Goal of the exercise: Count the lines of the entries below that contain the string "instances" and give only that number.

(Collected data)

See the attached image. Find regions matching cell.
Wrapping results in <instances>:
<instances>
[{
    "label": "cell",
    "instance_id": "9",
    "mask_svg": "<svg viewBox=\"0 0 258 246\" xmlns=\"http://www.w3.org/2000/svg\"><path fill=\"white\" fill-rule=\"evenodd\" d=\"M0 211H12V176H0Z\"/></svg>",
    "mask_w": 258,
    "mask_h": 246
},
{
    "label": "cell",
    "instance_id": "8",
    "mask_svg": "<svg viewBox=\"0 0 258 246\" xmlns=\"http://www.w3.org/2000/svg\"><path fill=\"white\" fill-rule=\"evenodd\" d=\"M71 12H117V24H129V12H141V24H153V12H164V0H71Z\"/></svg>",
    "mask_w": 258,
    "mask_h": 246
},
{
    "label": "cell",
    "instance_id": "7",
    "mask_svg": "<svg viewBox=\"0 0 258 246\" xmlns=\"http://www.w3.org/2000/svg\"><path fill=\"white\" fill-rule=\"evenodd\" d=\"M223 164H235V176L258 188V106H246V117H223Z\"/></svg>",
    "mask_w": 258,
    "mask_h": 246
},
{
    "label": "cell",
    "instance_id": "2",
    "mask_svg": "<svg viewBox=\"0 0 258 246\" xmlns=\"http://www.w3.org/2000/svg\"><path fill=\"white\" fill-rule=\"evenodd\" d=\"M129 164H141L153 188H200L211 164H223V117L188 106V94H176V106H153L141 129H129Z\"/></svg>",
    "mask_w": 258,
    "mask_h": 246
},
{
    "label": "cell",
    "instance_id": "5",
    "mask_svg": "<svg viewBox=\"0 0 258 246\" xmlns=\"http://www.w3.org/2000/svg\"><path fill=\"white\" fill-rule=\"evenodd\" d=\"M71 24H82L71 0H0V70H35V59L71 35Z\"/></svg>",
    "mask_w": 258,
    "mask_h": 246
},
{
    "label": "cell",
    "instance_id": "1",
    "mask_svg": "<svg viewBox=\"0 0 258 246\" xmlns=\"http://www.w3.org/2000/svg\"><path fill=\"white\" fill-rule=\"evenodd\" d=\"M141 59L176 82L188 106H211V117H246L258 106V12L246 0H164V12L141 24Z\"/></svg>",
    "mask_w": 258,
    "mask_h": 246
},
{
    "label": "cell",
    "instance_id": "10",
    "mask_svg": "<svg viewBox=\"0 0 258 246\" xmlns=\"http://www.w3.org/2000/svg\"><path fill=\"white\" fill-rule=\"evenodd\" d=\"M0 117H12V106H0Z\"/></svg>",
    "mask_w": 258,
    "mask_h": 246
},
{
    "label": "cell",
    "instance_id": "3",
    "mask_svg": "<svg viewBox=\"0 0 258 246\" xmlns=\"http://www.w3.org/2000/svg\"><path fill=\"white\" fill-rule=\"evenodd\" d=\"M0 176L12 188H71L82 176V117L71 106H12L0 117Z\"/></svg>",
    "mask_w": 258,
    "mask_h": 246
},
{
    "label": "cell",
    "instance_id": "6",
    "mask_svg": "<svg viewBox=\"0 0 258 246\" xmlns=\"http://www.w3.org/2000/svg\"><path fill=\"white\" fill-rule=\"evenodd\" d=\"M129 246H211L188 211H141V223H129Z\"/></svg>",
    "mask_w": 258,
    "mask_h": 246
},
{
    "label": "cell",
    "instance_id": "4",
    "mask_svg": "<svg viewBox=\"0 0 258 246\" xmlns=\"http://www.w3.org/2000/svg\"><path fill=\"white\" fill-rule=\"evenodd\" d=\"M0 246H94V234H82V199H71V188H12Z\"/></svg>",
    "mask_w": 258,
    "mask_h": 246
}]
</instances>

Written answer: 3